** begin Passage shown **

The same old Middle East, but a little different:
‘Washington has finally convinced itself that the Syrian regime is doomed and that its plan to shape the post-Assad outcome through the UN is, and perhaps always was, a fantasy. However, the administration is still trying to limit its involvement to diplomacy, including efforts to close airspace to reinforcements bound for Damascus and working with a wide spectrum of Syrians through NGOs’
Assad has retreated to the coast, where he has barricaded himself, and where his fellow Alawite minority has been moving. There are some chemical weapons in play, and Fernandez suggests that it’s looking more like Lebanon every day; a country dividing along tribal and sectarian lines with simmering levels of violence and tension, potentially erupting. There aren’t many good outcomes at the moment.
Addition: Juan Cole is on top of it.
Fernandez is raising another point as well: It seems when you tie U.S. interests to liberal internationalist doctrine, there are serious downsides:
Here’s a quote from Anne-Marie Slaughter:
‘The central liberal internationalist premise is the value of a rules-based international order that restrains powerful states and thereby reassures their enemies and allies alike and allows weaker states to have sufficient voice in the system that they will not choose to exit’
An important question here is: Who determines the value of that rules- based international order? Also: What are the underlying ideals that guide that order?

** end Passage shown **

Goal 1
According to the passage on Syria, where has Assad retreated?
The passage on Syria and the records are unrelated material.

** begin Input material **

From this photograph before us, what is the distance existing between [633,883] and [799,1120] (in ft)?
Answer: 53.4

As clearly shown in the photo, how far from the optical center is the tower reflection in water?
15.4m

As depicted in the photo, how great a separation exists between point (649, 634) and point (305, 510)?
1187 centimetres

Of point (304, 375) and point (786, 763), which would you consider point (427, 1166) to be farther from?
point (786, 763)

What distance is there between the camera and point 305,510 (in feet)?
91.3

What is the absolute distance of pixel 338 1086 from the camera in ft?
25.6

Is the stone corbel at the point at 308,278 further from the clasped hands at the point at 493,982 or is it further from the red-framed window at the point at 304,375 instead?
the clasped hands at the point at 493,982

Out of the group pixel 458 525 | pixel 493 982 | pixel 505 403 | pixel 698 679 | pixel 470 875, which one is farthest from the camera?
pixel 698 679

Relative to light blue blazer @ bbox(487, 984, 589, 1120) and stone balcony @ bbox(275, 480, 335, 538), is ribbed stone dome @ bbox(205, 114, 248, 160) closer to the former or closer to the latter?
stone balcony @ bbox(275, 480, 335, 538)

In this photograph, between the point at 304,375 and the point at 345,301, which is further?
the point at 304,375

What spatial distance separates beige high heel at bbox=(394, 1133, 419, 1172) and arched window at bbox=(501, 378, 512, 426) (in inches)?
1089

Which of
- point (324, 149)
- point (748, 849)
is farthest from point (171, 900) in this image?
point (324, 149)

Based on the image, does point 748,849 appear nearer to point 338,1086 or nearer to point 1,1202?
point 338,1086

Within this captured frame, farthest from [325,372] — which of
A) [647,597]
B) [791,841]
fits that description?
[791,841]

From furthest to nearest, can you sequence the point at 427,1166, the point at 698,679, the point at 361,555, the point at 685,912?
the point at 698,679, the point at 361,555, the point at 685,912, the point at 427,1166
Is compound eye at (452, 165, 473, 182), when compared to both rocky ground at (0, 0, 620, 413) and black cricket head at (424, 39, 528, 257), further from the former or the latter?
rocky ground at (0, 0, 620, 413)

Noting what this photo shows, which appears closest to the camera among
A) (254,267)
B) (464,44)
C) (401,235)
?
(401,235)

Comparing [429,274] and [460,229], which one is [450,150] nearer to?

** end Input material **

Goal 2
Rename "point" to "location" in the records from their first line through the line containing "1187 centimetres", keeping everything else the same.

Exercise output 1
To the coast.

Exercise output 2
From this photograph before us, what is the distance existing between [633,883] and [799,1120] (in ft)?
Answer: 53.4

As clearly shown in the photo, how far from the optical center is the tower reflection in water?
15.4m

As depicted in the photo, how great a separation exists between location (649, 634) and location (305, 510)?
1187 centimetres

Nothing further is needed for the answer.